One performance element collection zone control system is in order to the described at least one thread of scheduling with the described at least one performance element of management;

Wherein said performance element collection zone control system can simultaneously initially be used for described at least one thread of described triangular arrangement operation, the operation of described attribute configuration and a tinter operation able to programme.

3. Graphics Processing Unit according to claim 2 is characterized in that, described attribute configuration operation comprises a plurality of attributes of processing corresponding to a plurality of pixels, and each in wherein said a plurality of pixels comprises the part of described a plurality of attributes.

4. Graphics Processing Unit according to claim 2 is characterized in that, described at least one performance element is operating to carry out described triangular arrangement operation and described attribute configuration via software instruction of able to programmeization.

5. Graphics Processing Unit according to claim 2 is characterized in that,

Described at least one performance element can be in order to end to be used for described at least one thread of described triangular arrangement operation and the operation of described attribute configuration;

Described at least one performance element can export the data from described triangular arrangement operation to the outer at least one nextport hardware component NextPort of described at least one performance element, and described triangular arrangement operation is from described at least one thread; And

When the data corresponding to described at least one thread were received, described at least one performance element can recover described suspended at least one thread.

6. Graphics Processing Unit according to claim 2 is characterized in that, described at least one performance element more comprises:

One impact damper is in order to store the result of described at least one thread of carrying out described triangular arrangement operation and the operation of described attribute configuration.

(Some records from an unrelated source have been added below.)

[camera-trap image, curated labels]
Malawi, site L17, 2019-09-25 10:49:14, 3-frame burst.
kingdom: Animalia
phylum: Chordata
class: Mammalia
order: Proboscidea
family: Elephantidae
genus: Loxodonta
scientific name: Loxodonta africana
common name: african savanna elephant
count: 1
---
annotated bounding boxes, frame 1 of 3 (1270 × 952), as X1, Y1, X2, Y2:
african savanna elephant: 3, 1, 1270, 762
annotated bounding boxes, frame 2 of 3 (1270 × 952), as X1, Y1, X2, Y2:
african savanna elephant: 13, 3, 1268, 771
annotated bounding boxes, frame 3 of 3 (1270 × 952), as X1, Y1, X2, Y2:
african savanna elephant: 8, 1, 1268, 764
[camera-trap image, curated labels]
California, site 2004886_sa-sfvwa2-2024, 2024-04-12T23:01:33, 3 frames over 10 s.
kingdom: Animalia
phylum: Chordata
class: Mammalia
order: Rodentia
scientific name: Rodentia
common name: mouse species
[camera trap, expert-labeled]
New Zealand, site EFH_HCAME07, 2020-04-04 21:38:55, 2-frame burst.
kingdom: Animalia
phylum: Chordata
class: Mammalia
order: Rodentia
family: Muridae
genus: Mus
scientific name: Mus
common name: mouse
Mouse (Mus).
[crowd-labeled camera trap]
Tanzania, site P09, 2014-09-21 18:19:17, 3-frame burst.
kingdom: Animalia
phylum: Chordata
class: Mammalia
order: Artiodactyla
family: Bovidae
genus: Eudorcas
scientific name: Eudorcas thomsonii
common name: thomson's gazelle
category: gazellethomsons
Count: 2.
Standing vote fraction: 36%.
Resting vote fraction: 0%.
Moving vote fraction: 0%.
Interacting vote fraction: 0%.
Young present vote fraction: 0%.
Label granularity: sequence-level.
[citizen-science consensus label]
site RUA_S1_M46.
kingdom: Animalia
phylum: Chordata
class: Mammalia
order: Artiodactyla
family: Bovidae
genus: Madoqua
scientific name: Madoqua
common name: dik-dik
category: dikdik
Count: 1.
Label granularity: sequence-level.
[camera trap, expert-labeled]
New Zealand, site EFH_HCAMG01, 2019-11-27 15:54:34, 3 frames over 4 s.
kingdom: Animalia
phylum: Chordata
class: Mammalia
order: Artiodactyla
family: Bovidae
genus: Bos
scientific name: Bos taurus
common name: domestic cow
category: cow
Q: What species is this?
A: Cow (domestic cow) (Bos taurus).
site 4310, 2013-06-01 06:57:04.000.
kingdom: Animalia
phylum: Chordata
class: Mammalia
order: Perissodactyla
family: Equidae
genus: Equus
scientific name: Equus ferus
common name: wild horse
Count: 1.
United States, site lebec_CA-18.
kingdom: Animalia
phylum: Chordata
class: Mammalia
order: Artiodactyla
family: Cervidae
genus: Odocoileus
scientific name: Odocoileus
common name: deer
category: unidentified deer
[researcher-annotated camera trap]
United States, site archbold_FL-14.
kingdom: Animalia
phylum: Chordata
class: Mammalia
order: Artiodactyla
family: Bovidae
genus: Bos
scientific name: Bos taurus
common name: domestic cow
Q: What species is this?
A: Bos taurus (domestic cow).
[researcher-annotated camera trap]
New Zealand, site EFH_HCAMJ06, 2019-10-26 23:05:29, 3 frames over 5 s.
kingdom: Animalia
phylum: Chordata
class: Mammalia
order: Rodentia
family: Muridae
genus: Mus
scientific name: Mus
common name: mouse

7. a method of carrying out triangular arrangement and attribute configuration in graphic system is characterized in that, comprises the following steps:

Receive vertex data, described vertex data is corresponding to a geometric primitive,

Set up a thread in being used for a performance element of multithreading operation, described performance element can be carried out tinter operation able to programme,

In described thread, described vertex data is carried out the triangular arrangement operation,

In described thread, carry out the attribute configuration operation with the generation pixel property relevant with described vertex data, and

Stop described thread.

8. the method for carrying out triangular arrangement and attribute configuration in graphic system according to claim 7 is characterized in that, more comprises the following steps:

End described thread,

Export the described result of described triangular arrangement operation to a span and pixel sheet generator,

Receive deal with data from described span and pixel sheet generator,

Carry out the attribute configuration operation producing described pixel property from described treated data, and

Recover described thread.

9. the method for carrying out triangular arrangement and attribute configuration in graphic system according to claim 7 is characterized in that, described performance element can be carried out pixel coloring device, geometric coloration and vertex shader operation by software instruction.

10. the method for carrying out triangular arrangement and attribute configuration in graphic system according to claim 7 is characterized in that, more comprises:

Produce another thread by another performance element that can be used for multithreading operation, described another thread can be in order to carry out described triangular arrangement operation with the described thread parallel ground of described performance element;

Wherein said another thread can be carried out simultaneously with described thread.